The database team knew it had a wealth of information buried within the comment
fields of many records. More specifically, they were looking for information on consumer
ownership of large, consumer durables. Most important were boats, recreational vehicles,
motor homes and motor vehicles. The challenge, therefore, was to scrutinize the comment
field, investigate and parse out the valued data components, and create and populate new
fields with data derived from the comment field content.
The targeted quantity of data was large, but not enormous by Trans Union standards: 27
million individual records containing comment fields. Fast turnaround of the data on a
Windows NT platform was the goal, because new data is always in demand. Trans Union
also didn’t want to get into a protracted code-writing exercise that would tax its time and
resources. It needed a versatile data-cleansing solution that could be implemented very
quickly.
The database team realized that they needed a solution that could scan free-form text,
standardize and transform the extracted data, and create new fields that would be
populated with intelligence gathered during the cleansing process. The solution would
have to be robust enough to handle large volumes of data and simple enough for Trans
Union to quickly learn.
Trans Union wanted to develop a standardized set of enterprise business rules for data
quality management that could be shared across existing and future platforms. Specifically,
the company needed a versatile tool that could reach deep within the complex product
data and provide repeatable and reusable business rules for data cleansing.
the solution
Trans Union chose the Trillium Software System® for its ability to clean and standardize
large volumes of generalized data from multiple sources. The Trillium Software System’s
user-defined transformation and data-filling capabilities, as well as its data element repair
facilities, are unique among solutions that operate in multiplatform environments.

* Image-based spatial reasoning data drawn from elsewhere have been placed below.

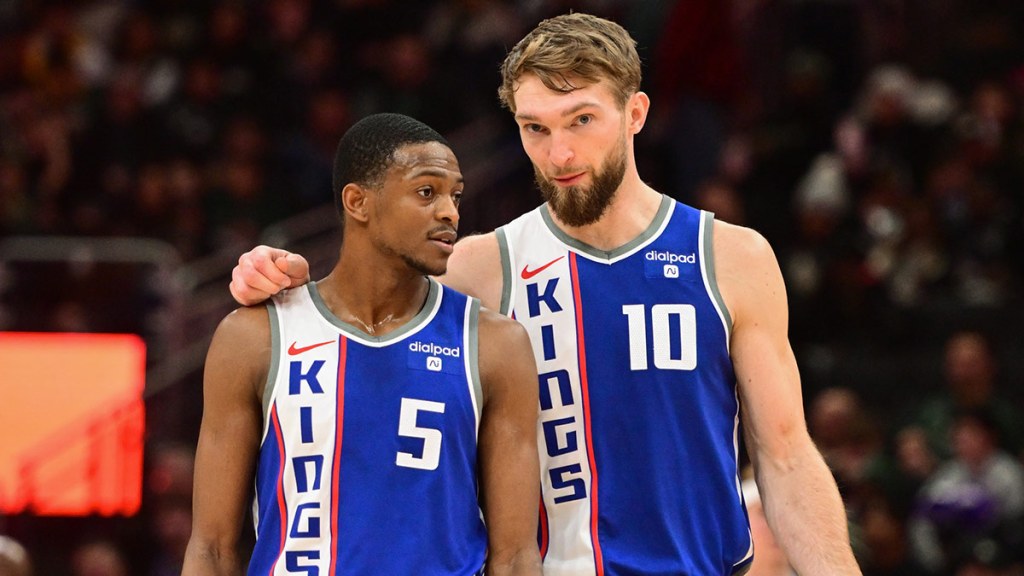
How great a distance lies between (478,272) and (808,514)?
1325 mm

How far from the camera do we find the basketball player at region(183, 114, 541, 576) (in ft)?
14.8

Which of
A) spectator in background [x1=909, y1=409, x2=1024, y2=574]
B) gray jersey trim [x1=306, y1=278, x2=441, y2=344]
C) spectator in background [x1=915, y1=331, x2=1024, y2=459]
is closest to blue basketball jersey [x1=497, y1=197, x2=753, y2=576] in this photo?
gray jersey trim [x1=306, y1=278, x2=441, y2=344]

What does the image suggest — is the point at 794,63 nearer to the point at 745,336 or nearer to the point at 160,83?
the point at 160,83

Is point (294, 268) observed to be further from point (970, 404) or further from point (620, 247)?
point (970, 404)

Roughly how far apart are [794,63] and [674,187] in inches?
87.0

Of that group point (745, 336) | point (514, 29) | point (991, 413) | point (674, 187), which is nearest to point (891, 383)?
point (991, 413)

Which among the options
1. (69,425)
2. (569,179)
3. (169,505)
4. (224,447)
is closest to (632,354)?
(569,179)

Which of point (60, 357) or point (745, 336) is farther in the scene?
point (60, 357)

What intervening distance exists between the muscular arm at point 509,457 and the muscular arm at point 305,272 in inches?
17.3

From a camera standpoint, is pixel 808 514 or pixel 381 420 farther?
pixel 808 514

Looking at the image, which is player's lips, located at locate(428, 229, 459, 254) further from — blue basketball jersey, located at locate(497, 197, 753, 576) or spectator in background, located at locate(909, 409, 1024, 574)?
spectator in background, located at locate(909, 409, 1024, 574)

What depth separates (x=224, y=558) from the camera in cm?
459

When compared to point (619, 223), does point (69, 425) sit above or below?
above

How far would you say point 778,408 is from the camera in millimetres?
4988
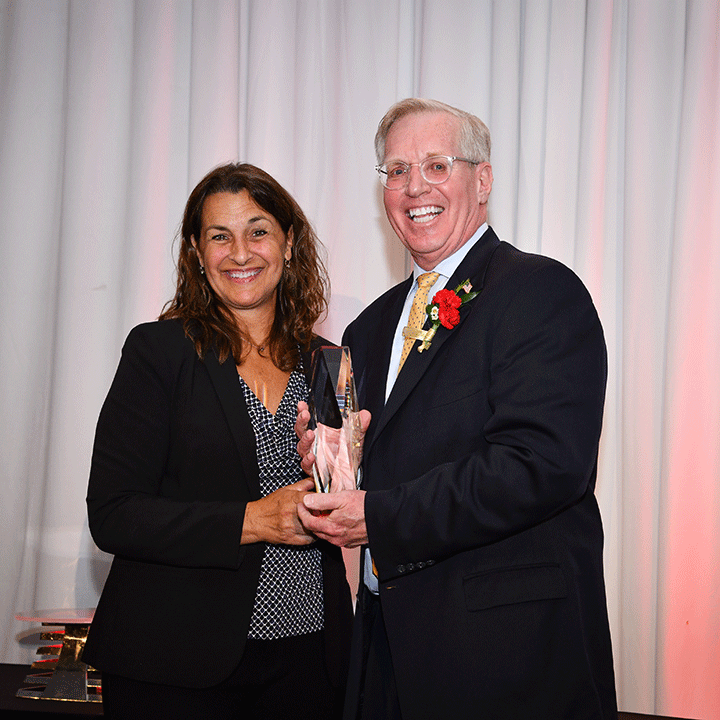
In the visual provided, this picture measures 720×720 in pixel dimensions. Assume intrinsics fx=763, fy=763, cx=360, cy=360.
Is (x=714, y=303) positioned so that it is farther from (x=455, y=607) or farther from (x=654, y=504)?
(x=455, y=607)

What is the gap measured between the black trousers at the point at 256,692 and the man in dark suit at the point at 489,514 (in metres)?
0.13

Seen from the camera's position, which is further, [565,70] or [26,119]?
[26,119]

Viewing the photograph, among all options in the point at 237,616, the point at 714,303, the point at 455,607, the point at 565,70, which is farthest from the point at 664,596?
the point at 565,70

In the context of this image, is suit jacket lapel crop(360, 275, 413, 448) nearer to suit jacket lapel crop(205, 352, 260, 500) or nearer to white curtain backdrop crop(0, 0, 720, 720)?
suit jacket lapel crop(205, 352, 260, 500)

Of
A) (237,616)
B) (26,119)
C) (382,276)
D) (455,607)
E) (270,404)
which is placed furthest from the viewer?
(26,119)

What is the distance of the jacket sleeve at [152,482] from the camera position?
1.90 meters

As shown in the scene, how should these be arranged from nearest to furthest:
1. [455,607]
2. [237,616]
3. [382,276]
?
[455,607] → [237,616] → [382,276]

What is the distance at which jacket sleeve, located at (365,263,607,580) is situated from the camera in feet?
5.26

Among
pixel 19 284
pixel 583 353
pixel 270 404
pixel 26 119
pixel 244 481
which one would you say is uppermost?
pixel 26 119

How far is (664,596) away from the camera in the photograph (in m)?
2.99

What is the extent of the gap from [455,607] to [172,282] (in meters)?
2.24

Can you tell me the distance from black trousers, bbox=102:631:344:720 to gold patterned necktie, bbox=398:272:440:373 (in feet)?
2.62

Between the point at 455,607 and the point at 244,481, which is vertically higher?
the point at 244,481

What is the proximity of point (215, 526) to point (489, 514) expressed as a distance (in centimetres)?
70
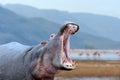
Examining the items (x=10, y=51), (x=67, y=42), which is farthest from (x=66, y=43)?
(x=10, y=51)

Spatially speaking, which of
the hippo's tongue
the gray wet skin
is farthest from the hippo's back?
the hippo's tongue

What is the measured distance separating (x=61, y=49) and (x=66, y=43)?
0.09 meters

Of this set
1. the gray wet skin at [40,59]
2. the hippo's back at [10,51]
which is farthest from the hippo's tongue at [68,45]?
the hippo's back at [10,51]

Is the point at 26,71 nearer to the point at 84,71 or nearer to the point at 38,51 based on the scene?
the point at 38,51

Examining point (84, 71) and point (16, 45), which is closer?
point (16, 45)

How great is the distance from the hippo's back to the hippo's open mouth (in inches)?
→ 13.8

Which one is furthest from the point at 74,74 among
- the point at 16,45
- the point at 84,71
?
the point at 16,45

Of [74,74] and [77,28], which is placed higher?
[74,74]

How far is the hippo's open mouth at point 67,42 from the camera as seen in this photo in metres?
3.29

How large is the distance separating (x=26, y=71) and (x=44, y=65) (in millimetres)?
148

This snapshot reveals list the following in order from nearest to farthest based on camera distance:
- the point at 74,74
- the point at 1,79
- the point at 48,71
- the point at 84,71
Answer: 1. the point at 48,71
2. the point at 1,79
3. the point at 74,74
4. the point at 84,71

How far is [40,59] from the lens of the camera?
3414mm

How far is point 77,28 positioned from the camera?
339cm

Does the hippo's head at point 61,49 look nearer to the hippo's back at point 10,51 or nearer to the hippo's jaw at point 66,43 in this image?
the hippo's jaw at point 66,43
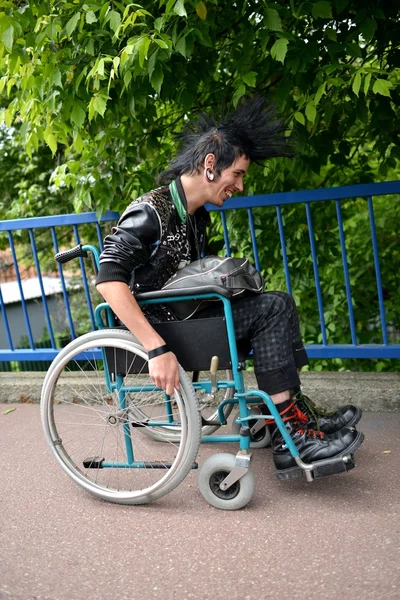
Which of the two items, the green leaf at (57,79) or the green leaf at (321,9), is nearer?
the green leaf at (321,9)

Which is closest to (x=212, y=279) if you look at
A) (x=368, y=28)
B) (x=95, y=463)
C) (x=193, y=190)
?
(x=193, y=190)

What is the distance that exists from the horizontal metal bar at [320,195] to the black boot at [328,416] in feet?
4.15

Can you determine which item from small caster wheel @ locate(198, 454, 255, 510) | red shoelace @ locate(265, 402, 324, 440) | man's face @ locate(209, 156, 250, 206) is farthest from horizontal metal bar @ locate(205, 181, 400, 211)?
small caster wheel @ locate(198, 454, 255, 510)

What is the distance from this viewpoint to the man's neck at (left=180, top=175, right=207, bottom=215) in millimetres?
3152

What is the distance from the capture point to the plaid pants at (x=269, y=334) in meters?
3.02

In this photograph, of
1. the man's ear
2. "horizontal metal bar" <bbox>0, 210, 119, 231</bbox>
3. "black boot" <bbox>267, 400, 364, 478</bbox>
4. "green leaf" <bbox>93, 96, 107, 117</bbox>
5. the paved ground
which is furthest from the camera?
→ "horizontal metal bar" <bbox>0, 210, 119, 231</bbox>

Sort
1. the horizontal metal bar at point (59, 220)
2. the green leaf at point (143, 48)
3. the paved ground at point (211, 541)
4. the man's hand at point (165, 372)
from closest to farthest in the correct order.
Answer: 1. the paved ground at point (211, 541)
2. the man's hand at point (165, 372)
3. the green leaf at point (143, 48)
4. the horizontal metal bar at point (59, 220)

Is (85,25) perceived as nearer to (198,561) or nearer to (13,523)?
(13,523)

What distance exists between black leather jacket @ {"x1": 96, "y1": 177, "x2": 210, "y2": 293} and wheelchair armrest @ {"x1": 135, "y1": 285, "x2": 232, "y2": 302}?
123mm

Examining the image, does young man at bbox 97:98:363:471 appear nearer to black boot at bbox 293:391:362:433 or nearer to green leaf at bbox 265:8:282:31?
black boot at bbox 293:391:362:433

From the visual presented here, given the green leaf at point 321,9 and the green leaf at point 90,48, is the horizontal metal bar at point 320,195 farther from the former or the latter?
the green leaf at point 90,48

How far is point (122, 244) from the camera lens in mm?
2973

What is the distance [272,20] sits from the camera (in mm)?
3395

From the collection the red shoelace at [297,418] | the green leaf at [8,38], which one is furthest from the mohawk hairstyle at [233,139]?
the red shoelace at [297,418]
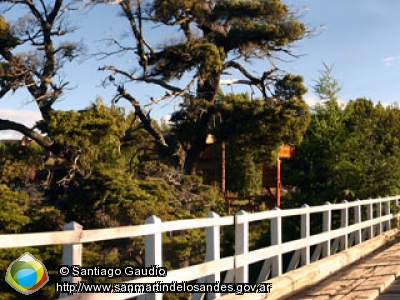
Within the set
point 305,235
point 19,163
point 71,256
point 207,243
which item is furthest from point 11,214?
point 71,256

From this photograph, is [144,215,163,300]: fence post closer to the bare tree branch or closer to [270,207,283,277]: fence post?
[270,207,283,277]: fence post

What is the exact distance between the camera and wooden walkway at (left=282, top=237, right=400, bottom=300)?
879 cm

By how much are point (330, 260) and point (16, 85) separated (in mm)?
16824

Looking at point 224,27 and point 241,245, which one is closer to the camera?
point 241,245

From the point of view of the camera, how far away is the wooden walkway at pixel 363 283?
879cm

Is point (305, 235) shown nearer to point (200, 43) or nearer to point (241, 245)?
point (241, 245)

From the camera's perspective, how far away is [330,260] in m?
11.1

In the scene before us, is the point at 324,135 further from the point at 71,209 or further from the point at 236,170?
the point at 236,170

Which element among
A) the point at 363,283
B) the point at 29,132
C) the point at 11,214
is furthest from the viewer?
the point at 29,132

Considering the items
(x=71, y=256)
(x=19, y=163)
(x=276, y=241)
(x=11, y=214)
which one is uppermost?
(x=19, y=163)

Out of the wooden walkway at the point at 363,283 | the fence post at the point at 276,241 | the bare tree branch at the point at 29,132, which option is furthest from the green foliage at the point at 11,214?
the fence post at the point at 276,241

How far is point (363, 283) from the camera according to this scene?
9.79 m

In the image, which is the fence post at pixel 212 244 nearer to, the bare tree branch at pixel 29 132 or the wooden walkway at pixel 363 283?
the wooden walkway at pixel 363 283

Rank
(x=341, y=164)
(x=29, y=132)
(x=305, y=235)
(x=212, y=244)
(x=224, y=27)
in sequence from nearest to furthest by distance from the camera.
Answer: (x=212, y=244), (x=305, y=235), (x=341, y=164), (x=29, y=132), (x=224, y=27)
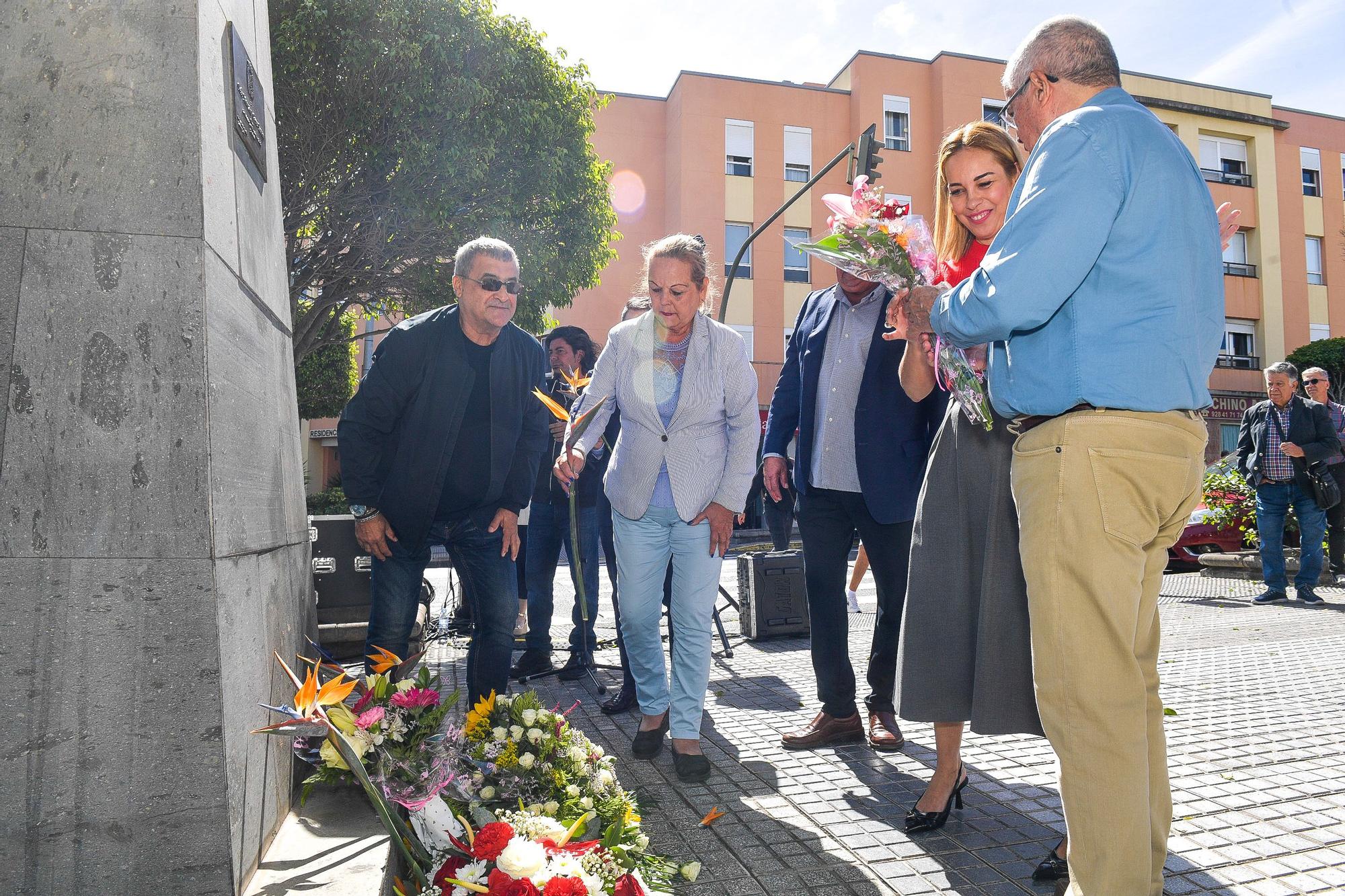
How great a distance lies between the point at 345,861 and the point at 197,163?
1696 millimetres

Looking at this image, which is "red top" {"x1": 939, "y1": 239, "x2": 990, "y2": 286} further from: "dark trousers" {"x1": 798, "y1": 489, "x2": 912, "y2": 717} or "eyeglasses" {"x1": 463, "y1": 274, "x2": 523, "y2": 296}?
"eyeglasses" {"x1": 463, "y1": 274, "x2": 523, "y2": 296}

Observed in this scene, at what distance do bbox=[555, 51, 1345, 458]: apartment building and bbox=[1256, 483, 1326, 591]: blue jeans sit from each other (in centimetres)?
1999

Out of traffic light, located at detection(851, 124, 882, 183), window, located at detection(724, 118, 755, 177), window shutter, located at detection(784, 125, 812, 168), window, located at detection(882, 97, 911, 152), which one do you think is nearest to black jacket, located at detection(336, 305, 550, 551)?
traffic light, located at detection(851, 124, 882, 183)

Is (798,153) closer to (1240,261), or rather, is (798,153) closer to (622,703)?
(1240,261)

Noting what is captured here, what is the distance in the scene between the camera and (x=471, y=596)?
12.9 feet

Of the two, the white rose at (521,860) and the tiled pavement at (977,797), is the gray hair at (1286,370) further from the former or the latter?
the white rose at (521,860)

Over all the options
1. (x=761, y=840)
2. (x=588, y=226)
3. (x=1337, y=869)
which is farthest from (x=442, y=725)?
(x=588, y=226)

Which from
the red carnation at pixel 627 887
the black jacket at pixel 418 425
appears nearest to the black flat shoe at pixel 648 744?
the black jacket at pixel 418 425

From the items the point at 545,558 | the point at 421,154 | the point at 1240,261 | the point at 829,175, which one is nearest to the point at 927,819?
the point at 545,558

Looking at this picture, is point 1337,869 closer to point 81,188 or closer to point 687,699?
point 687,699

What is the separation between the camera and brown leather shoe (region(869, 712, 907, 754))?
4176 millimetres

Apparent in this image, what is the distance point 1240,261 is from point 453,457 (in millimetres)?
37152

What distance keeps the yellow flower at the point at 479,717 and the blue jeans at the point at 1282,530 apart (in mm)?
9057

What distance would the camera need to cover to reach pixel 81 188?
215 cm
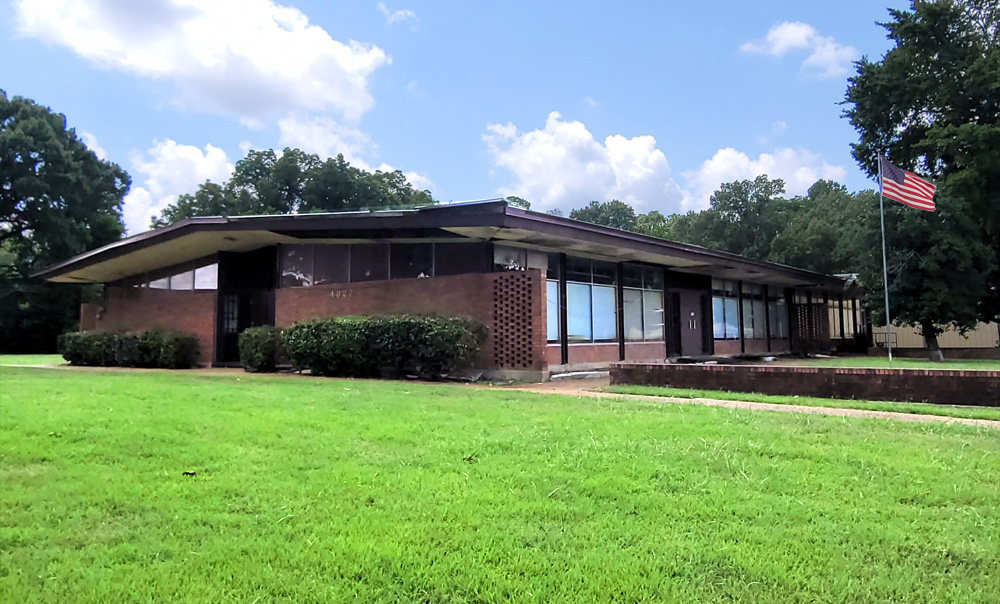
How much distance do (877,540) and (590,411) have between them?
4589 millimetres

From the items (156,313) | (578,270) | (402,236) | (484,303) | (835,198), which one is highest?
(835,198)

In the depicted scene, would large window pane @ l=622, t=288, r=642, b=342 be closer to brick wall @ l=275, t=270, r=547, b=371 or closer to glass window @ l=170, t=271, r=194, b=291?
brick wall @ l=275, t=270, r=547, b=371

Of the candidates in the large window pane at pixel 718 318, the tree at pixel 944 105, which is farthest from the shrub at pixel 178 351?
the tree at pixel 944 105

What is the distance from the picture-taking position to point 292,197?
52125 mm

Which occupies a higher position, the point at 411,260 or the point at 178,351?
the point at 411,260

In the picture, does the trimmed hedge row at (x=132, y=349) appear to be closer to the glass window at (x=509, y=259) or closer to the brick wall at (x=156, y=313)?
the brick wall at (x=156, y=313)

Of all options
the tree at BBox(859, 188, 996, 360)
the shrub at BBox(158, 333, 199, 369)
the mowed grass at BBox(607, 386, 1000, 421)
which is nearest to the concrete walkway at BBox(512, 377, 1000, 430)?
the mowed grass at BBox(607, 386, 1000, 421)

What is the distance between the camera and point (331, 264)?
665 inches

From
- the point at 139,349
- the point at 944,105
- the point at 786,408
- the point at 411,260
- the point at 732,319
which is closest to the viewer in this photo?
the point at 786,408

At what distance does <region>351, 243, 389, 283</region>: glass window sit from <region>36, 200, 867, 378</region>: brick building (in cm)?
3

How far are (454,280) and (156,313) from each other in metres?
11.2

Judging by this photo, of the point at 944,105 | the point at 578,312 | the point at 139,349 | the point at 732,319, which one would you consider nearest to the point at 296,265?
the point at 139,349

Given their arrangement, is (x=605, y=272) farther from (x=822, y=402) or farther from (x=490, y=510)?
(x=490, y=510)

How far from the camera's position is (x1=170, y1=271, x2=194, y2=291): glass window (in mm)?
19719
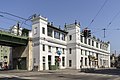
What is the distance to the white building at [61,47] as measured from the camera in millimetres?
54737

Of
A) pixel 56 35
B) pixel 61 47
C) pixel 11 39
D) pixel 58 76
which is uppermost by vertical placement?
pixel 56 35

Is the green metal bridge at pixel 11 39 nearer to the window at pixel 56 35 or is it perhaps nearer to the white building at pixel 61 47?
the white building at pixel 61 47

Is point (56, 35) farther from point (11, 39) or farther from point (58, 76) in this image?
point (58, 76)

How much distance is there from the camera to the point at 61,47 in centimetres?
6488

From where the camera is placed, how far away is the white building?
54.7 metres

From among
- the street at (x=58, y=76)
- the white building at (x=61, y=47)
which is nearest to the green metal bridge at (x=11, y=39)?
the white building at (x=61, y=47)

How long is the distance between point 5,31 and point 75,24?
75.2ft

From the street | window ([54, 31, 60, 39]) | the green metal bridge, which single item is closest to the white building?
window ([54, 31, 60, 39])

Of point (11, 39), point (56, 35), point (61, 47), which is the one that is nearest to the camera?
point (11, 39)

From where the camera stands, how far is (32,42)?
185 ft

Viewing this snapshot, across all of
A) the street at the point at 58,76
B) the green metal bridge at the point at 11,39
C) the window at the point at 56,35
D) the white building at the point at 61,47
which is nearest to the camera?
the street at the point at 58,76

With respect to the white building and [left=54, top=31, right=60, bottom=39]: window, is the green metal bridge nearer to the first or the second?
the white building

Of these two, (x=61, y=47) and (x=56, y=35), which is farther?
(x=61, y=47)

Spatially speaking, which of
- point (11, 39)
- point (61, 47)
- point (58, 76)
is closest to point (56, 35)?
point (61, 47)
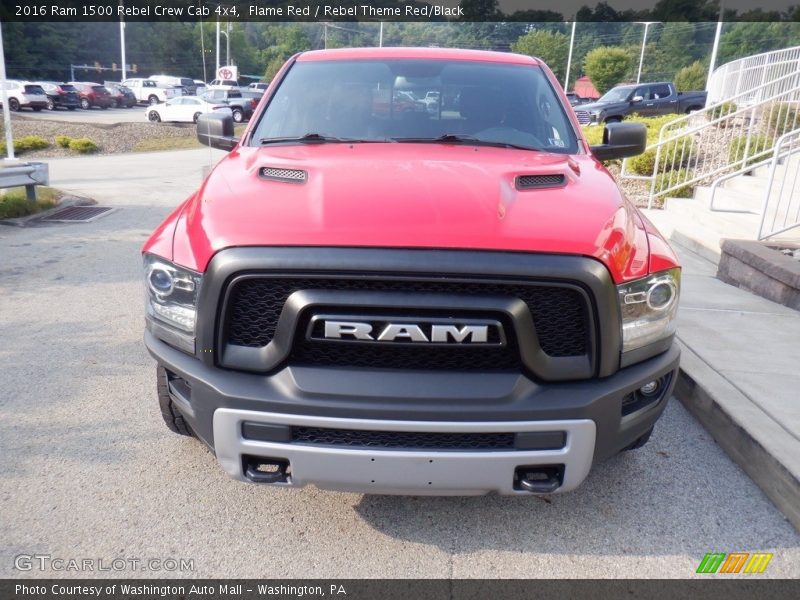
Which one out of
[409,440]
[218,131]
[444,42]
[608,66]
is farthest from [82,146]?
[608,66]

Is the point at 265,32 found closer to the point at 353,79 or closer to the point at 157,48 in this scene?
the point at 157,48

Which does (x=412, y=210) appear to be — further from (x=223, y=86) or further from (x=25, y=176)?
(x=223, y=86)

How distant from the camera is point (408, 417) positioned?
6.99ft

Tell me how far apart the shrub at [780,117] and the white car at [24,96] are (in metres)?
36.6

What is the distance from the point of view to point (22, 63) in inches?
2255

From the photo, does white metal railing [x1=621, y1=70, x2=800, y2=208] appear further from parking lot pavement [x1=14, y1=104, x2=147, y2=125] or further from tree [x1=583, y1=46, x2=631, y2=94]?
tree [x1=583, y1=46, x2=631, y2=94]

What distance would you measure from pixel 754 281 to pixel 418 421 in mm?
4819

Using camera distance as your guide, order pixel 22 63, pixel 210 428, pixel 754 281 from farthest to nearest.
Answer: pixel 22 63 → pixel 754 281 → pixel 210 428

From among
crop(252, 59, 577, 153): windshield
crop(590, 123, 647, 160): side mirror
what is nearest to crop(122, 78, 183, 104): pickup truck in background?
crop(252, 59, 577, 153): windshield

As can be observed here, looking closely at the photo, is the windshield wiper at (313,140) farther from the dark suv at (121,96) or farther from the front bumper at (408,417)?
the dark suv at (121,96)

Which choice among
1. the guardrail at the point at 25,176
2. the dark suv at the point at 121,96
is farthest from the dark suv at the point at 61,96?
the guardrail at the point at 25,176

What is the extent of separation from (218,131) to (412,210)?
2.14 meters

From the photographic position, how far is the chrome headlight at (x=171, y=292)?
7.61 feet
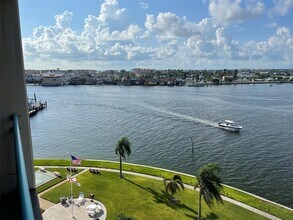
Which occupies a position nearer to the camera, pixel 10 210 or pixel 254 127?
pixel 10 210

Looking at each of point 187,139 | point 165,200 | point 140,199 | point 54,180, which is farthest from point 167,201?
point 187,139

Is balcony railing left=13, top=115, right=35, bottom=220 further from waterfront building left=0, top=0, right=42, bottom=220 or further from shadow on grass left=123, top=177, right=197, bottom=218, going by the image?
shadow on grass left=123, top=177, right=197, bottom=218

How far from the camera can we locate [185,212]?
24.4m

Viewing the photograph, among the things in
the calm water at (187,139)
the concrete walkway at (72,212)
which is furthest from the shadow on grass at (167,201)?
the calm water at (187,139)

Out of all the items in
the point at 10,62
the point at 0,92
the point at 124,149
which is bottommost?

It was the Trillium Software System’s specific ability to understand, elementize and create
a distribution of words and phrases from within floating, free-form text that made it a
perfect fit for Trans Union. The company understood that the Trillium Software System
could meet the immediate need for data reengineering and fill an expanded role in future
projects. Trans Union initially assigned a team of three to the project: a project manager, a
programmer and a research analyst. The team’s first step was to compile a comprehensive
listing of boats, RVs, motor homes and other vehicles made and sold in the previous ten
years, and enter them into tables and parameters for data comparisons.
the results
As a result of its initial data reengineering, Trans Union has created a new suite of products
that allows the company to identify owners of specific types of major consumer durables.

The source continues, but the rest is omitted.